Lawrence's classmates from the Amherst College's Class of 1961 issued a statement condemning his killing and noting Lawrence's honor when treating his patients and how he wanted the best for each one of them, while Susan Lindsay, a religious minister in Reston, Virginia, who worked with him and some of his cases, voiced similar feelings for Lawrence, saying that he was an "advocate for his patients", helping in their paths to heal past traumas.

Lawrence's daughter, Katherine, said that her father had had issues with patients who did not respect boundaries, but said that he never feared or expressed concern about Newman, adding that he kept her file confidential. Lisa Boyd, a former co-worker and a friend of Newman, expressed shock at her actions, saying that Newman "valued life" and that she seemed to be getting better despite her mental struggles.
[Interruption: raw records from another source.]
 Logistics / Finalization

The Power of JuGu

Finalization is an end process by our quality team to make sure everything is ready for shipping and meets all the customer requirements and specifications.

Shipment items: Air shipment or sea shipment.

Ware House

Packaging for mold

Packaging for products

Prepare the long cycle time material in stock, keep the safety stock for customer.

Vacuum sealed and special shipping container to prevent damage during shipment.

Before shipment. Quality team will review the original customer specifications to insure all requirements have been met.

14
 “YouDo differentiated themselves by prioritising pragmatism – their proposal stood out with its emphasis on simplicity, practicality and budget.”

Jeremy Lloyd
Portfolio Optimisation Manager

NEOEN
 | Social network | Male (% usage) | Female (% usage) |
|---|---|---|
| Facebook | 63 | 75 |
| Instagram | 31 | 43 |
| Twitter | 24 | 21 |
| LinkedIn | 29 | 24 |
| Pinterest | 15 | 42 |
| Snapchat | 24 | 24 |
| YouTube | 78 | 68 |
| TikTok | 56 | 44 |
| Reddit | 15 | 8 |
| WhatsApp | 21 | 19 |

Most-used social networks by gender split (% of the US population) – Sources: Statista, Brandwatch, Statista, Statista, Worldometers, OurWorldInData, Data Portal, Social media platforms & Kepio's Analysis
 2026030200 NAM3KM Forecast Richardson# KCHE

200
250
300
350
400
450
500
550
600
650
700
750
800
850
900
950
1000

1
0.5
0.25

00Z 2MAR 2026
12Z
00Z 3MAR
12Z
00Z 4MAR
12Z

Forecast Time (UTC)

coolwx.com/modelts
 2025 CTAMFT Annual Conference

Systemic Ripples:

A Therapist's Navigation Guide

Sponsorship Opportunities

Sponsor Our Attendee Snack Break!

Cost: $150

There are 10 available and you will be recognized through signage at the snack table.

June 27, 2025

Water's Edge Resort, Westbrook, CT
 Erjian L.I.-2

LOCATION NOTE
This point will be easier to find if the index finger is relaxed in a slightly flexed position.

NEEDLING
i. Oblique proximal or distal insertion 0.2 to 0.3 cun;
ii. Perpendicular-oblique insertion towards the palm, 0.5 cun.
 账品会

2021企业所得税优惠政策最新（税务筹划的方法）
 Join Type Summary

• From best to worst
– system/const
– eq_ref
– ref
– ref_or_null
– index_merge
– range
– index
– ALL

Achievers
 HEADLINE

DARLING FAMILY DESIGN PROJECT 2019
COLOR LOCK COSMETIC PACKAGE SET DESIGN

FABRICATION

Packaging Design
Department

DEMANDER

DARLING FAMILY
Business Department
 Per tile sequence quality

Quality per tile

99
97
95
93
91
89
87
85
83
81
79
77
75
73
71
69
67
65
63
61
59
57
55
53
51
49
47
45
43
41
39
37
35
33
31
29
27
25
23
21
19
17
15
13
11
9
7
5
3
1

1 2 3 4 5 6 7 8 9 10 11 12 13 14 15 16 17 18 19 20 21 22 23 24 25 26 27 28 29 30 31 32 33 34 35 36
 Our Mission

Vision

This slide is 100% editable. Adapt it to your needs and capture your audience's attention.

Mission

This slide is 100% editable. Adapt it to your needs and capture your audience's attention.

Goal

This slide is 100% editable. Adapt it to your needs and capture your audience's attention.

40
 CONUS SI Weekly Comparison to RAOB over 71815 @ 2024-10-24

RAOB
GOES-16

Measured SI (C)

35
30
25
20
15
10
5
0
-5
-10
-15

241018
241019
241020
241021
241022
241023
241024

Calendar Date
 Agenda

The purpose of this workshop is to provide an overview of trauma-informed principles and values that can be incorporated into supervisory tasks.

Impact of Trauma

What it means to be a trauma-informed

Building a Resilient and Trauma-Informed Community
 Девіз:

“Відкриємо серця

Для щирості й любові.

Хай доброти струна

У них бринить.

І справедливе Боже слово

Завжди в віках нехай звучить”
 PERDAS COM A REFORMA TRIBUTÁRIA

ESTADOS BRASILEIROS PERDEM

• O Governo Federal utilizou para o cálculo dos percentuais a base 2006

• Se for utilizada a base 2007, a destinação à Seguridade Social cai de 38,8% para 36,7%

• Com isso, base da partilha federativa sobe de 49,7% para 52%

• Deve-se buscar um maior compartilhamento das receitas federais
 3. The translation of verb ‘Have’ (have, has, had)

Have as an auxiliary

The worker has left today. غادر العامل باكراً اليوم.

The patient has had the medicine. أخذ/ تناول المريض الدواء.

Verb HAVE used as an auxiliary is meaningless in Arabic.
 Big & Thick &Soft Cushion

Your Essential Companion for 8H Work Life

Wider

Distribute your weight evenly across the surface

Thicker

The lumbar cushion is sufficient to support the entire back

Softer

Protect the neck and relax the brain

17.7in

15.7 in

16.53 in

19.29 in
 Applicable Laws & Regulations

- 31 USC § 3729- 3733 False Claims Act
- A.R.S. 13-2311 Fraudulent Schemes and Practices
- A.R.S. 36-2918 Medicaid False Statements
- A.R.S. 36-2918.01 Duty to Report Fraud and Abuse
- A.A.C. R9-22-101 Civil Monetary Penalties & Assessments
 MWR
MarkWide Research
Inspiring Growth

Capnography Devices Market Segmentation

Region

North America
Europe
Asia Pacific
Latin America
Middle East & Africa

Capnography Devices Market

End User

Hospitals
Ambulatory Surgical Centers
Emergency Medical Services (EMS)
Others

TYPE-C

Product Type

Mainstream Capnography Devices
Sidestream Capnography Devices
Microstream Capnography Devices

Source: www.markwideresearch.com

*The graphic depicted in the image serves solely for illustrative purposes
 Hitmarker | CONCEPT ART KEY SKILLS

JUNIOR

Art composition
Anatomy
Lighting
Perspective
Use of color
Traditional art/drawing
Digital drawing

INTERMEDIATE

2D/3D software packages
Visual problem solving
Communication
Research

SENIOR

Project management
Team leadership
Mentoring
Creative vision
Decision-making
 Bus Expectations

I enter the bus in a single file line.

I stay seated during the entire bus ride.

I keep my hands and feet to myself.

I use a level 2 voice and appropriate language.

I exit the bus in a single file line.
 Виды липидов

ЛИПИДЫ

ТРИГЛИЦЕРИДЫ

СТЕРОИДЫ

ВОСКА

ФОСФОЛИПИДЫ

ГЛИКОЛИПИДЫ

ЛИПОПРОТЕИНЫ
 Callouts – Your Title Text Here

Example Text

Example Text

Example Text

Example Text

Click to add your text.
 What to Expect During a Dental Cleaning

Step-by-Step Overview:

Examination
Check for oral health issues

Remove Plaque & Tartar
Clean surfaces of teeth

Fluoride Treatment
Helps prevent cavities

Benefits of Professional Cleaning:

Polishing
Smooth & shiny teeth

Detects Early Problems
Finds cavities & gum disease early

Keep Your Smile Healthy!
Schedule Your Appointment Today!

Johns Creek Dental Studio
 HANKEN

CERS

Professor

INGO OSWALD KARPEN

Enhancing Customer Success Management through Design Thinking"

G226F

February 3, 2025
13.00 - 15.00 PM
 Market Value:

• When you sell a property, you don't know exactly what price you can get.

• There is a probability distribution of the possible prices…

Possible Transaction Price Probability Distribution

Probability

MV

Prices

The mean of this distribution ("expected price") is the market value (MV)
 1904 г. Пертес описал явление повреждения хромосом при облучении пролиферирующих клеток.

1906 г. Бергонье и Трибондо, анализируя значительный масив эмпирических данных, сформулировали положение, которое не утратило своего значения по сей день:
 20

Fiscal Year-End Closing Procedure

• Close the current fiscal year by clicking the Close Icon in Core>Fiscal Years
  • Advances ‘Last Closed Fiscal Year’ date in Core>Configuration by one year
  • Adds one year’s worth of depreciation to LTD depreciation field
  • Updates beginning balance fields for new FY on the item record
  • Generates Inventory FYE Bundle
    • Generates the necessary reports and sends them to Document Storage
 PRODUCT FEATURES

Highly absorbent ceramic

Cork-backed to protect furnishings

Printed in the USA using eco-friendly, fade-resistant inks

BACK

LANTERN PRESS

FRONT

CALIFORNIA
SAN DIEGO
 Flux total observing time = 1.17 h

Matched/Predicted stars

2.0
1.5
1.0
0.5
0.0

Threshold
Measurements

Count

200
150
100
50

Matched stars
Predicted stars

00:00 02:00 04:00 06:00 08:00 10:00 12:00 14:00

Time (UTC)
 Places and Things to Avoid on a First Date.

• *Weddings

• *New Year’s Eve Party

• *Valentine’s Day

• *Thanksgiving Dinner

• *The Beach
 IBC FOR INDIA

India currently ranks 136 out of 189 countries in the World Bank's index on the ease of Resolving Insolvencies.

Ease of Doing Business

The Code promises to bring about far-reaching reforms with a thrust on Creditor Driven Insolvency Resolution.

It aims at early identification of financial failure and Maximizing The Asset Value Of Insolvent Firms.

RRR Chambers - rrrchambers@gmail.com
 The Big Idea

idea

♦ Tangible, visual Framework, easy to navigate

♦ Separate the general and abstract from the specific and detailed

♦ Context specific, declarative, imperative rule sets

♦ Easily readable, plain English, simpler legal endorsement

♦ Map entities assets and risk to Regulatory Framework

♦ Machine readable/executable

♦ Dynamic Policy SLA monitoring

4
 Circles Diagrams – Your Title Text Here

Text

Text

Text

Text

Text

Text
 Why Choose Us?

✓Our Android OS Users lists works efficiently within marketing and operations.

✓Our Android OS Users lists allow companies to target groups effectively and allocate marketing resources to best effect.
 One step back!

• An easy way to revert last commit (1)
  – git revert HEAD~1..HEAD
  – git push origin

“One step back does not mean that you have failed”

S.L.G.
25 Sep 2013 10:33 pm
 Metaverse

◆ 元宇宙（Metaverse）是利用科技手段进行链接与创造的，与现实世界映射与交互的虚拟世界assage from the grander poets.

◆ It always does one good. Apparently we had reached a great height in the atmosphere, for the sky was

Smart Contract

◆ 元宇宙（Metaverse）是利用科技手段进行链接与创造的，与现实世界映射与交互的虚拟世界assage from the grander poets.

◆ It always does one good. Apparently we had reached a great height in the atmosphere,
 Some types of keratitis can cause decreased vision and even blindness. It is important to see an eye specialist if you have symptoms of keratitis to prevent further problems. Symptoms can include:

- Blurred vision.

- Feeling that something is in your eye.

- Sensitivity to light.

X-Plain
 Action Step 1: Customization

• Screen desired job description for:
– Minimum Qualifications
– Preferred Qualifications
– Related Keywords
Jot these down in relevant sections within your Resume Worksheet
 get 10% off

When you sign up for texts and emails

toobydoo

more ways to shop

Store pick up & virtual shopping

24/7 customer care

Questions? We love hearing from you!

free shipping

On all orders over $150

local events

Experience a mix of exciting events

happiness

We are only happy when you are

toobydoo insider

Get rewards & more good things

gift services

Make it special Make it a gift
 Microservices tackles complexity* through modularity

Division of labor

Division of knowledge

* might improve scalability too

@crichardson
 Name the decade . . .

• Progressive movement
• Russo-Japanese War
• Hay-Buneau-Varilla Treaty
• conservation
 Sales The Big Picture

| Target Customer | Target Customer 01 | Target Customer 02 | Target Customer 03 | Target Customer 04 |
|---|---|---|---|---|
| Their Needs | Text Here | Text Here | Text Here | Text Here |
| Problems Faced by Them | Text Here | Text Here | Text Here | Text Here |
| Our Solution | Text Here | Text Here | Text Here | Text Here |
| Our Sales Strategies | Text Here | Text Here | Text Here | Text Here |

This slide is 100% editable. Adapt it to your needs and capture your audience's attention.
John Lion, a clinical professor in psychiatry at the University of Maryland School of Medicine, stated following Lawrence's killing that a mental health professional is murdered by a patient in the United States every two or three years, citing previous cases like the murder of Kathryn Faughey, a 56-year-old psychologist who was killed by a patient at her Upper East Side office in New York City in February 2008. Lion added that doctors often screen their patients when they see them in private settings. Studies related to violence suffered by mental health professionals at the hands of patients showed in July 2011 that in most cases, issues like substance abuse or a history of repetitive and recent criminal behavior were usual. Newman did not meet these criteria; she did not have a criminal record and her closest connections were unaware of any addiction problem.